Dagobert looked gravely from one to the other of the two maidens, as if
trying to guess this enigma; but when he saw their sweet, innocent faces
gracefully animated by a frank, ingenuous laugh, he reflected that they
would not be so gay if they had any serious matter for self-reproach, and
he felt pleased at seeing them so merry in the midst of their precarious
position.

"Laugh on, my children!" he said. "I like so much to see you laugh."

Then, thinking that was not precisely the way in which he ought to treat
the singular confession of the young girls, he added in a gruff voice:
"Yes, I like to see you laugh--but not when you receive fair visitors
with blue eyes, young ladies!--Come, acknowledge that I'm an old fool to
listen to such nonsense--you are only making game of me."

"Nay, what we tell you is quite true."

"You know we never tell stories," added Rose.

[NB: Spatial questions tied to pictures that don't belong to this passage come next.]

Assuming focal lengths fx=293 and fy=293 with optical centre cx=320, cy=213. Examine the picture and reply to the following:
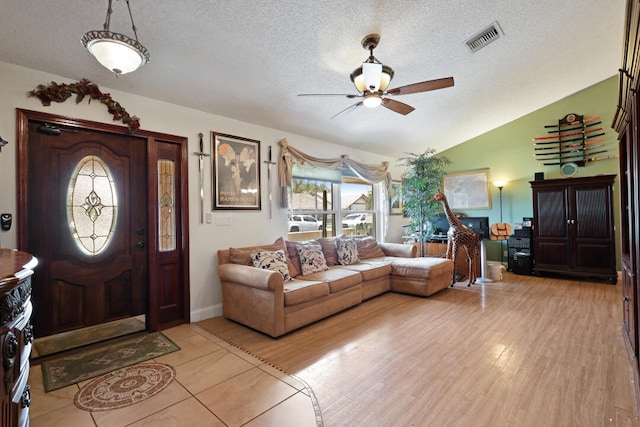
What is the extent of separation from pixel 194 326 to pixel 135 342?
568mm

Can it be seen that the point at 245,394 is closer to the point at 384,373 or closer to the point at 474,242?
the point at 384,373

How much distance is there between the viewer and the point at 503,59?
3.63 meters

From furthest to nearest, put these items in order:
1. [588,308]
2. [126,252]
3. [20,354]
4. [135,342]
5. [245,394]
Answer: [588,308], [126,252], [135,342], [245,394], [20,354]

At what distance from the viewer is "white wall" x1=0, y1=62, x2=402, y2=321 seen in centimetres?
237

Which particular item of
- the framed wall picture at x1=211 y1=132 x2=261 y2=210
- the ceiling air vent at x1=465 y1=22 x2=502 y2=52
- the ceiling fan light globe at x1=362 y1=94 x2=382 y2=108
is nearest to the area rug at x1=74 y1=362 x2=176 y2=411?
the framed wall picture at x1=211 y1=132 x2=261 y2=210

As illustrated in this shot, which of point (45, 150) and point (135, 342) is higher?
point (45, 150)

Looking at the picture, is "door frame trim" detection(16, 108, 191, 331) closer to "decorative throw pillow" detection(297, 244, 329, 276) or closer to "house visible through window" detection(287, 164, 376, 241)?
"decorative throw pillow" detection(297, 244, 329, 276)

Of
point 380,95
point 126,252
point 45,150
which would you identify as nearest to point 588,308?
point 380,95

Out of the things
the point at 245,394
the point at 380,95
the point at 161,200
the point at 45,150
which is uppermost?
the point at 380,95

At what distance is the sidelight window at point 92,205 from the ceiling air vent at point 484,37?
402cm

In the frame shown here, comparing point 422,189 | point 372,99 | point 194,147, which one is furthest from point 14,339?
point 422,189

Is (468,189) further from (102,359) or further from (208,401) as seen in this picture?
(102,359)

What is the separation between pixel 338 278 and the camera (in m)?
3.43

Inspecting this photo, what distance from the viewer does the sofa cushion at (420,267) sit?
4.05m
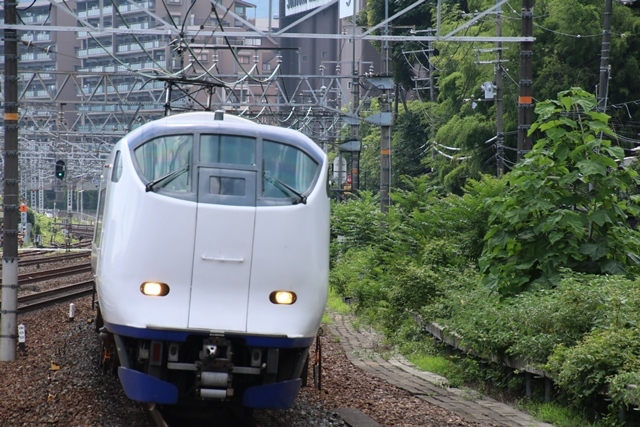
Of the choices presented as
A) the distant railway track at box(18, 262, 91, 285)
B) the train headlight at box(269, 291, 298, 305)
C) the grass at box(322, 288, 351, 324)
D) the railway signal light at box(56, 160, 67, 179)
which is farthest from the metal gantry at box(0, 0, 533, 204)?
the distant railway track at box(18, 262, 91, 285)

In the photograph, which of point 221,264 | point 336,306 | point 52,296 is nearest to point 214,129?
point 221,264

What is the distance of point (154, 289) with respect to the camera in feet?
28.4

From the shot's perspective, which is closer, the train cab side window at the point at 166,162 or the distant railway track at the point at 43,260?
the train cab side window at the point at 166,162

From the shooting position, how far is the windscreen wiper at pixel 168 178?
8906mm

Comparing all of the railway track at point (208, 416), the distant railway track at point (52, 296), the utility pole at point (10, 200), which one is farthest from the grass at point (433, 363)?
the distant railway track at point (52, 296)

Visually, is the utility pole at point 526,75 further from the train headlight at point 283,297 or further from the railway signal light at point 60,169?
the railway signal light at point 60,169

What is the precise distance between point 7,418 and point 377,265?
490 inches

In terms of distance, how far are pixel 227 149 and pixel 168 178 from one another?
659mm

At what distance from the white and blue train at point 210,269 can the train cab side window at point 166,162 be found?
0.04 ft

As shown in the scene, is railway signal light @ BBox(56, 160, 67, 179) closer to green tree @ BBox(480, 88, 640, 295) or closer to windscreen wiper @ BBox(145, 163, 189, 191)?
green tree @ BBox(480, 88, 640, 295)

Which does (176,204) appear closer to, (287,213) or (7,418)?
(287,213)

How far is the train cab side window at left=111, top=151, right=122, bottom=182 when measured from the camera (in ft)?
31.2

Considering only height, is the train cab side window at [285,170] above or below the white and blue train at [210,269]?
above

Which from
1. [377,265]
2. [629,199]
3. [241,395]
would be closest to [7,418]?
[241,395]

"They are right--they never fib," said the soldier, in renewed
perplexity.

"But how the devil is such a visit possible? I sleep before your door--
Spoil-sport sleeps under your window--and all the blue eyes and fair
locks in the world must come in by one of those two ways--and, if they
had tried it, the dog and I, who have both of us quick ears, would have
received their visits after our fashion. But come, children! pray, speak
to the purpose. Explain yourselves!"

The two sisters, who saw, by the expression of Dagobert's countenance,
that he felt really uneasy, determined no longer to trifle with his
kindness. They exchanged a glance, and Rose, taking in her little hand
the coarse, broad palm of the veteran, said to him: "Come, do not plague
yourself! We will tell you all about the visits of our friend, Gabriel."

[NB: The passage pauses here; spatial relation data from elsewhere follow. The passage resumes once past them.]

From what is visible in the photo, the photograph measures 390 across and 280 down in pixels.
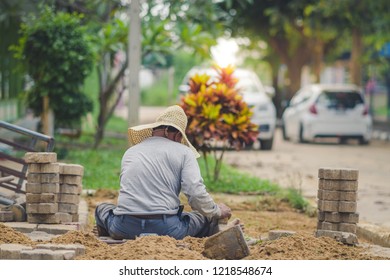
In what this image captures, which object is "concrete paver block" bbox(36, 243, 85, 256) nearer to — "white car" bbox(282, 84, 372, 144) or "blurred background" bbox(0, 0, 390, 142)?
"blurred background" bbox(0, 0, 390, 142)

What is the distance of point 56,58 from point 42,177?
8555mm

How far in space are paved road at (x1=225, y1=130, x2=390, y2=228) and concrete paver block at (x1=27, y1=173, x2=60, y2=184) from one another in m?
4.39

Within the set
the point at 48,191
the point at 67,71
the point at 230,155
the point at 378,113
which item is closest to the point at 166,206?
the point at 48,191

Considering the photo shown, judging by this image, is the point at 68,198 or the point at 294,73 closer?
the point at 68,198

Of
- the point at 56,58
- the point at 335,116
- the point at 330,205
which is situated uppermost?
the point at 56,58

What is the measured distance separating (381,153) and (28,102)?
32.8ft

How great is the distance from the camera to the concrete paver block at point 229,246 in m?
7.82

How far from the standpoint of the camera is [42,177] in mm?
9219

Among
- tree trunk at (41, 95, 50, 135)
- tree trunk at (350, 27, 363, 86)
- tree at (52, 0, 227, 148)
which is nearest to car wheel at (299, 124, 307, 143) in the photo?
tree trunk at (350, 27, 363, 86)

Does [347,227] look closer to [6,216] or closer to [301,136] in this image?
[6,216]

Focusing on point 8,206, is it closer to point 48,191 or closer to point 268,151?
point 48,191

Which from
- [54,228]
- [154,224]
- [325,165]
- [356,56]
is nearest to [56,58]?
[325,165]

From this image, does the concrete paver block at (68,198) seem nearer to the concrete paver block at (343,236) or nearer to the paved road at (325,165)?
the concrete paver block at (343,236)

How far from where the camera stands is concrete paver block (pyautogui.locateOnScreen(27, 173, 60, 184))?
30.2 ft
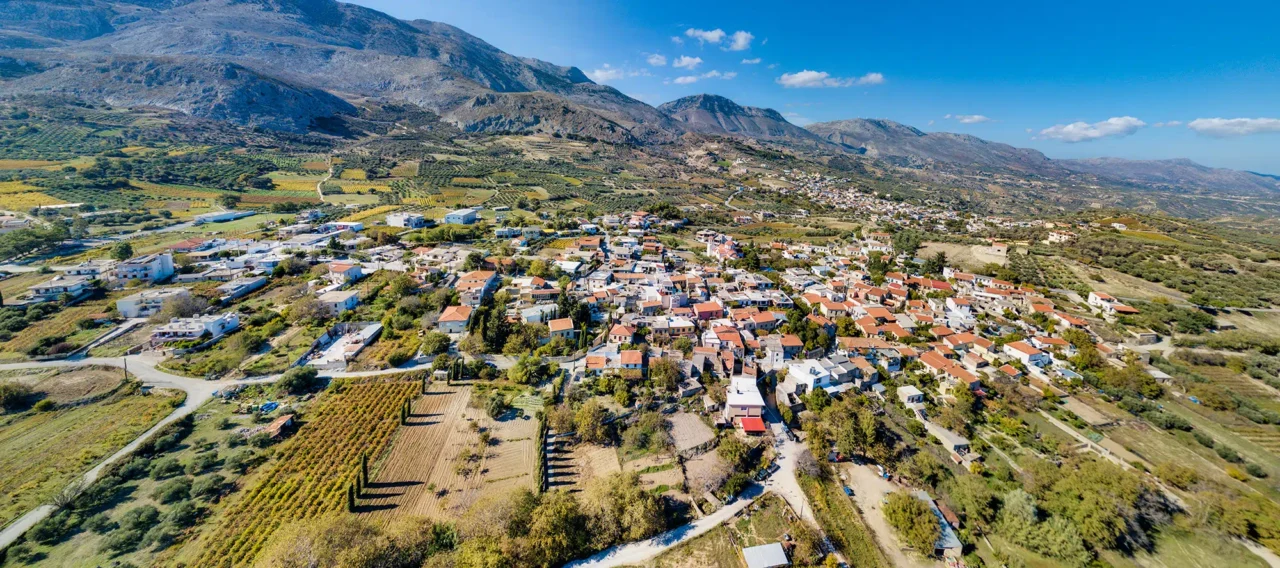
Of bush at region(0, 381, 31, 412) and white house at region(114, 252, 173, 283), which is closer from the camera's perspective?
bush at region(0, 381, 31, 412)

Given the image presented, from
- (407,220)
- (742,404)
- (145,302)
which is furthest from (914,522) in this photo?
(407,220)

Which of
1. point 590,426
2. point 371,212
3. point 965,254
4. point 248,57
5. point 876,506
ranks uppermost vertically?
point 248,57

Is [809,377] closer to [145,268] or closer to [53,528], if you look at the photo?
[53,528]

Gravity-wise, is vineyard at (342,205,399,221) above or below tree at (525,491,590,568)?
above

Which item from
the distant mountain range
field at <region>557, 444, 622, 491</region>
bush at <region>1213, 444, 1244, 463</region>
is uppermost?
the distant mountain range

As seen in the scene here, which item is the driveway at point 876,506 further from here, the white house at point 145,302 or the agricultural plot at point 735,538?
the white house at point 145,302

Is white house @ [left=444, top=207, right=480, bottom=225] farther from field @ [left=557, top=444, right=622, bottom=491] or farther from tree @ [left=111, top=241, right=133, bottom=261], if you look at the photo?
field @ [left=557, top=444, right=622, bottom=491]

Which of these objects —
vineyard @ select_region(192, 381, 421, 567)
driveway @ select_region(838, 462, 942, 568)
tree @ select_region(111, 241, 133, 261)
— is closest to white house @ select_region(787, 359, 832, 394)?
driveway @ select_region(838, 462, 942, 568)

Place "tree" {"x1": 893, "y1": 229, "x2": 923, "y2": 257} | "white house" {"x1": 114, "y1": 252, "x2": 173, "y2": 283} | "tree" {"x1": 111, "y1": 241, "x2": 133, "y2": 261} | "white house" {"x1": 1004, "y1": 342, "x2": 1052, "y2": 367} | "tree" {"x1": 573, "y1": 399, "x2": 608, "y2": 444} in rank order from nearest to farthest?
1. "tree" {"x1": 573, "y1": 399, "x2": 608, "y2": 444}
2. "white house" {"x1": 1004, "y1": 342, "x2": 1052, "y2": 367}
3. "white house" {"x1": 114, "y1": 252, "x2": 173, "y2": 283}
4. "tree" {"x1": 111, "y1": 241, "x2": 133, "y2": 261}
5. "tree" {"x1": 893, "y1": 229, "x2": 923, "y2": 257}
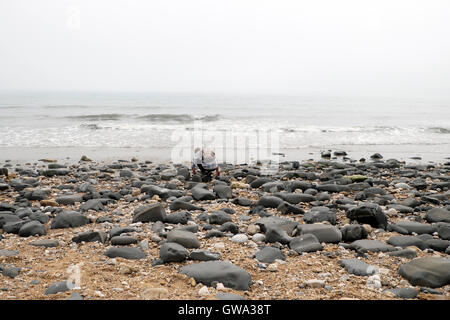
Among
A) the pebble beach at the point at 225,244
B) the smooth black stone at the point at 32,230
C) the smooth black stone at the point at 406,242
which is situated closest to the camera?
the pebble beach at the point at 225,244

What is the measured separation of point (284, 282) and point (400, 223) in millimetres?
2383

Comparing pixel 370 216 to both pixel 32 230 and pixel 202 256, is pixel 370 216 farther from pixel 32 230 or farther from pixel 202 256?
pixel 32 230

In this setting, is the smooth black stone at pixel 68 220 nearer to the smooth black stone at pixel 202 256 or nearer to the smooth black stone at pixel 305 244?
the smooth black stone at pixel 202 256

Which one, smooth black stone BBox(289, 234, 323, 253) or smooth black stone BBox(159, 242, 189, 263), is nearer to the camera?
smooth black stone BBox(159, 242, 189, 263)

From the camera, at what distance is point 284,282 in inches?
122

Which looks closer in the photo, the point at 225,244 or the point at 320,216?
the point at 225,244

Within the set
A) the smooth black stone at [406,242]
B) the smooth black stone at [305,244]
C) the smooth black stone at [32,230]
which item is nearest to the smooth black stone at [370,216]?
the smooth black stone at [406,242]

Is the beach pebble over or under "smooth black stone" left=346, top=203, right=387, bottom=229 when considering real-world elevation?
under

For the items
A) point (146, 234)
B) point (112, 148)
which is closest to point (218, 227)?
point (146, 234)

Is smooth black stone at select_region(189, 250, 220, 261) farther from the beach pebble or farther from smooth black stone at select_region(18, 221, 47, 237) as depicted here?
smooth black stone at select_region(18, 221, 47, 237)

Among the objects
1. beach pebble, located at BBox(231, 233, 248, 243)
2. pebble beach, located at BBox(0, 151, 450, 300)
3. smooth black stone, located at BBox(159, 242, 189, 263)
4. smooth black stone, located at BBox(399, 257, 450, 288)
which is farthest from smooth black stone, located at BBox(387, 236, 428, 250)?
smooth black stone, located at BBox(159, 242, 189, 263)

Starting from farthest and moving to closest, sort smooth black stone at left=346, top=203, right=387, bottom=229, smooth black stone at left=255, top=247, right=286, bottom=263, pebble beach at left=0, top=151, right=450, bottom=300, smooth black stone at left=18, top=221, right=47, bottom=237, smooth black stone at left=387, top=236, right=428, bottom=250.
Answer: smooth black stone at left=346, top=203, right=387, bottom=229, smooth black stone at left=18, top=221, right=47, bottom=237, smooth black stone at left=387, top=236, right=428, bottom=250, smooth black stone at left=255, top=247, right=286, bottom=263, pebble beach at left=0, top=151, right=450, bottom=300

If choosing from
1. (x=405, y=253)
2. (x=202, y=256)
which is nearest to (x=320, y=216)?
(x=405, y=253)

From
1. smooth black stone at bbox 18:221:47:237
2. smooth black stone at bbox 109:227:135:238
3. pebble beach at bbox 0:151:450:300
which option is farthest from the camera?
smooth black stone at bbox 18:221:47:237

"There you are again!--He has a name, then?"

"Certainly, he has a name. It is Gabriel."

"Is it not a pretty name, Dagobert? Oh, you will see and love, as we do,
our beautiful Gabriel!"

"I'll love your beautiful Gabriel, will I?" said the veteran, shaking his
head--"Love your beautiful Gabriel?--that's as it may be. I must first
know--"Then, interrupting himself, he added: "It is queer. That reminds
me of something."

"Of what, Dagobert?"

"Fifteen years ago, in the last letter that your father, on his return
from France, brought me from my wife: she told me that, poor as she was,
and with our little growing Agricola on her hands, she had taken in a
poor deserted child, with the face of a cherub, and the name of Gabriel--
and only a short time since I heard of him again."

"And from whom, then?"

"You shall know that by and by."

"Well, then--since you have a Gabriel of your own--there is the more
reason that you should love ours."

"Yours! but who is yours? I am on thorns till you tell me."

"You know, Dagobert," resumed Rose, "that Blanche and I are accustomed to
fall asleep, holding each other by the hand."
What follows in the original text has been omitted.